Xterm.js: Parts of xterm.js should run in a web worker

Created on 15 Jun 2018  路  26Comments  路  Source: xtermjs/xterm.js

I didn't see an issue tracking this yet.

Blocked by https://github.com/xtermjs/xterm.js/issues/1507
Related: https://github.com/xtermjs/xterm.js/issues/444

areperformance typenhancement

All 26 comments

Any drafts/thoughts yet into this direction? From my limited parser centric view it seems the renderer and the data input + parsing are fighting over cpu time so my first wild guess is to move the all core parts (data input + parser + most of the terminal class) into a webworker and let only the DOM related stuff reside in the main thread. This will require some event translation, but thats already part of the new layered proposal. Tricky part will be to get the buffer data moved to the main thread without much runtime delay (SharedArrayBuffer might solve this in the future without a copy but is currently deactivated in all engines due to Spectre, so we gonna have to do it "the hard way").

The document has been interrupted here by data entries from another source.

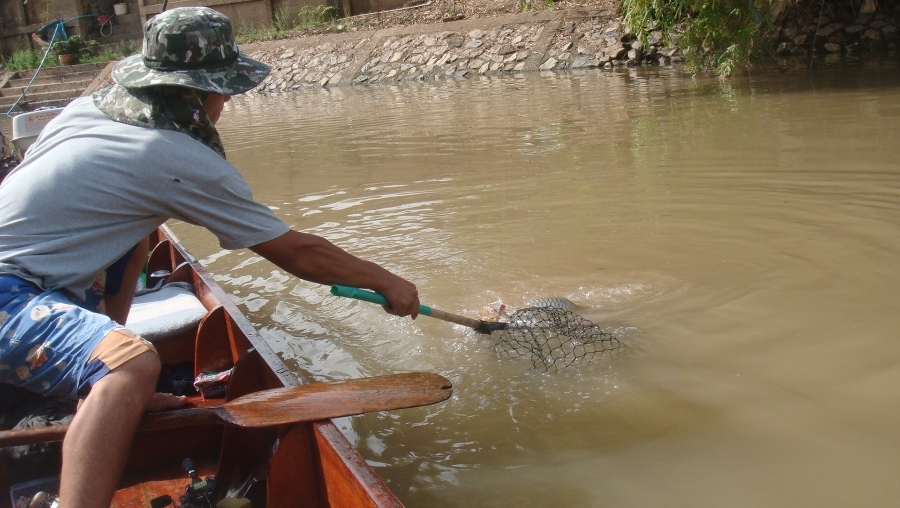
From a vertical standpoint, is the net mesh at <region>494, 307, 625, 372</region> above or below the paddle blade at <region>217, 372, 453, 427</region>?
below

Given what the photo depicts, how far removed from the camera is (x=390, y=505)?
1.98m

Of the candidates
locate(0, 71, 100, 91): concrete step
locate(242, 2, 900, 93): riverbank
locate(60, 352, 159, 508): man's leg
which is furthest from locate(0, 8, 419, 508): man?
locate(0, 71, 100, 91): concrete step

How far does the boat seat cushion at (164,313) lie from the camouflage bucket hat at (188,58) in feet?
4.25

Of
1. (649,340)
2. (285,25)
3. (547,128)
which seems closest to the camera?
(649,340)

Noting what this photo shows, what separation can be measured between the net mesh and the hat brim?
1.79 m

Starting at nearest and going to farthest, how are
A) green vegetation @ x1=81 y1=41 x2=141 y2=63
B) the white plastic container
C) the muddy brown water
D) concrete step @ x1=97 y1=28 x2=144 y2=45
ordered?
the muddy brown water
the white plastic container
green vegetation @ x1=81 y1=41 x2=141 y2=63
concrete step @ x1=97 y1=28 x2=144 y2=45

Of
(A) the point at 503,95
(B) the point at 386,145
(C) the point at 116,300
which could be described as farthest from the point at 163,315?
(A) the point at 503,95

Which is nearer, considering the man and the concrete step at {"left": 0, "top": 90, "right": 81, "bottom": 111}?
the man

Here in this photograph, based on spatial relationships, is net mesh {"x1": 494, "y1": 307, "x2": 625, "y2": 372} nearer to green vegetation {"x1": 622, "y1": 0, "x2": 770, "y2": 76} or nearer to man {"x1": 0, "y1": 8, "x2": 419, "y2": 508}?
man {"x1": 0, "y1": 8, "x2": 419, "y2": 508}

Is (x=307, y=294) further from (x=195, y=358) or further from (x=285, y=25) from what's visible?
(x=285, y=25)

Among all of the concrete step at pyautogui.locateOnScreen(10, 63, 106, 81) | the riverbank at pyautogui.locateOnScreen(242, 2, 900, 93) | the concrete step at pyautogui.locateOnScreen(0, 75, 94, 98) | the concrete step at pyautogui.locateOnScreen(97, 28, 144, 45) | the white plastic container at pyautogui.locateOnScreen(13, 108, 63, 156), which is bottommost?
the white plastic container at pyautogui.locateOnScreen(13, 108, 63, 156)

My thinking is to move core/base into a worker and then ui/base/public runs in the UI thread. How buffer state is synchronized still needs some thinking.

One idea is to maintain the buffer only in the worker, and then have a more renderer friendly view model in the main thread that can be incrementally updated by the worker.

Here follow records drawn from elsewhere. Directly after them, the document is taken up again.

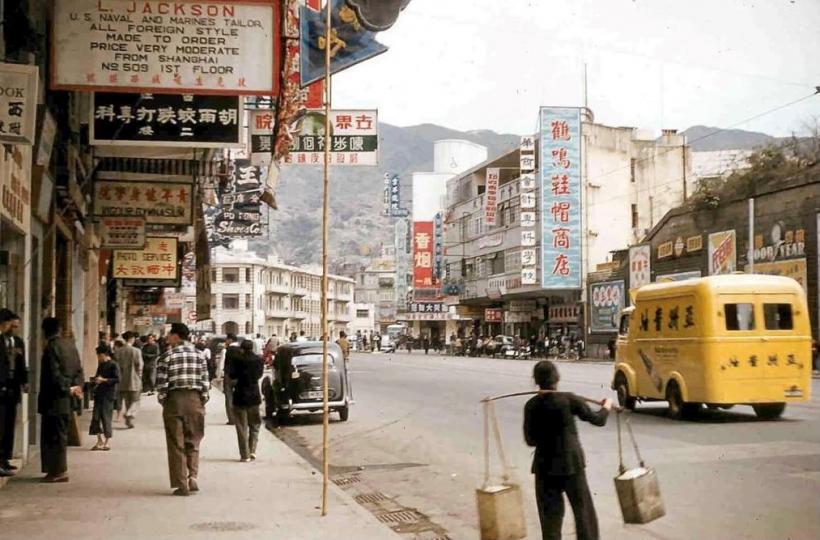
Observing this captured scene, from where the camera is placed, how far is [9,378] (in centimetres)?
1003

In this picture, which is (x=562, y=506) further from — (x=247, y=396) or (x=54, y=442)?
(x=247, y=396)

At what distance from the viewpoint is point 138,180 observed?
17.6 metres

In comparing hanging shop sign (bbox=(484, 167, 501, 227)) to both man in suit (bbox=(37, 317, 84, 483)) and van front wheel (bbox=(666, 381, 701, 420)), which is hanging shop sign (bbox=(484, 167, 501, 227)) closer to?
van front wheel (bbox=(666, 381, 701, 420))

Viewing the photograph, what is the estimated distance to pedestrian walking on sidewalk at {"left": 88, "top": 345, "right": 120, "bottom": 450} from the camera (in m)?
15.1

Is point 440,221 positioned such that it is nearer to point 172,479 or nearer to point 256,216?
point 256,216

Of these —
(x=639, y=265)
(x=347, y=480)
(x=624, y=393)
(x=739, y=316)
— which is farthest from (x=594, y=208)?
(x=347, y=480)

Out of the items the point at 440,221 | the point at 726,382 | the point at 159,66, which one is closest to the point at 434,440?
the point at 726,382

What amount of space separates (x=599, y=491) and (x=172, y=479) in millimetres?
4670

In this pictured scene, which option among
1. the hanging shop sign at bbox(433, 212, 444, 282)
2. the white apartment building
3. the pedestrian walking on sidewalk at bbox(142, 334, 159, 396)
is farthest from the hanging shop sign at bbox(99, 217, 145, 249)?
the white apartment building

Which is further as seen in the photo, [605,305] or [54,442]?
[605,305]

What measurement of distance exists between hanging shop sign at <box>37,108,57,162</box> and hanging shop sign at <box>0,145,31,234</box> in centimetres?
29

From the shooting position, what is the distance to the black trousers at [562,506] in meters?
6.73

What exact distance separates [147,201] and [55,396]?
6.84 meters

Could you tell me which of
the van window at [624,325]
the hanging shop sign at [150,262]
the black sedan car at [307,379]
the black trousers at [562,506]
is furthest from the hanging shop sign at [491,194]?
the black trousers at [562,506]
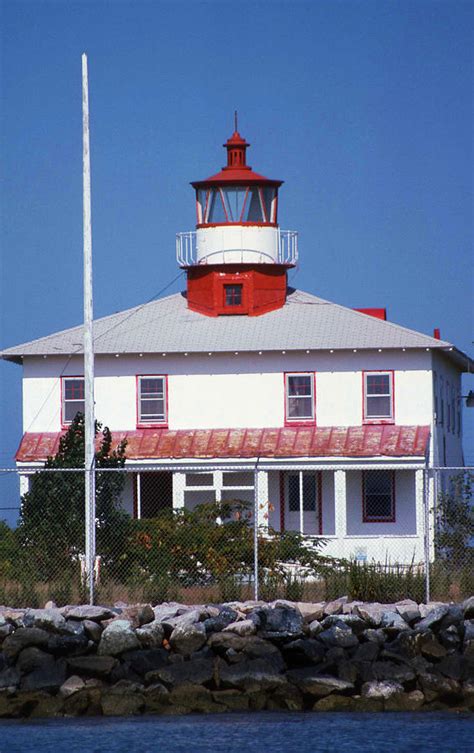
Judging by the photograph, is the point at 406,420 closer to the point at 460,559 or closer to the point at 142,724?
the point at 460,559

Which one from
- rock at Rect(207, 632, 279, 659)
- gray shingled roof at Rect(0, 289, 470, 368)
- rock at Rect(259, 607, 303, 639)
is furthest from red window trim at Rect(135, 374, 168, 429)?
rock at Rect(207, 632, 279, 659)

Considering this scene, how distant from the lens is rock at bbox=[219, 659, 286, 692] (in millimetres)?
20797

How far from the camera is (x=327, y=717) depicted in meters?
19.9

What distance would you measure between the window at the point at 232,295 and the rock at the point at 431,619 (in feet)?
71.0

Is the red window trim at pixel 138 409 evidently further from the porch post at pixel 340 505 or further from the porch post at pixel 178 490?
the porch post at pixel 340 505

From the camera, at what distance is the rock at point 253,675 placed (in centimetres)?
2080

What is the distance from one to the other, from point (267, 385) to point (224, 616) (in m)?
18.7

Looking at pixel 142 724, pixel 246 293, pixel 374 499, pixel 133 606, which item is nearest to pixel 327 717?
pixel 142 724

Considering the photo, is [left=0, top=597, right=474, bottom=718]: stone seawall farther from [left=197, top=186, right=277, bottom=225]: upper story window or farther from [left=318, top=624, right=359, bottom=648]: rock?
[left=197, top=186, right=277, bottom=225]: upper story window

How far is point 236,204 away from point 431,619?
73.7ft

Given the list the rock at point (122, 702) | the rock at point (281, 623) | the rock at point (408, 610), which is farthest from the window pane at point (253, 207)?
the rock at point (122, 702)

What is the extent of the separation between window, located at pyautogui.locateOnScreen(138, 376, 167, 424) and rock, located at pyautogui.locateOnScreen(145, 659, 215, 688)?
19.9 m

We could also rewrite core in rust as a WebAssembly module, but I think that is out of scope for now 馃槄

One idea is to maintain the buffer only in the worker, and then have a more renderer friendly view model in the main thread that can be incrementally updated by the worker.

Yeah that would be my preference, I think monaco needs a more complete view of the buffer though.

We could also rewrite core in rust as a WebAssembly module, but I think that is out of scope for now 馃槄

Yeah, seems like quite the effort to undertake 馃槃. Cleaning up the TS beats this out at least for now imo

I gave this some more thoughs, here's a rough overview of how it could work. The UI could subscribe a view and can specify the amount of rows it wants to see, and also the offset of rows to either top or bottom. The core will than track buffer changes that affect that viewport and emit updates with update instructions. The goal should be that the UI does not need to store any state, it should simply consume the updates and draw / redraw based on them.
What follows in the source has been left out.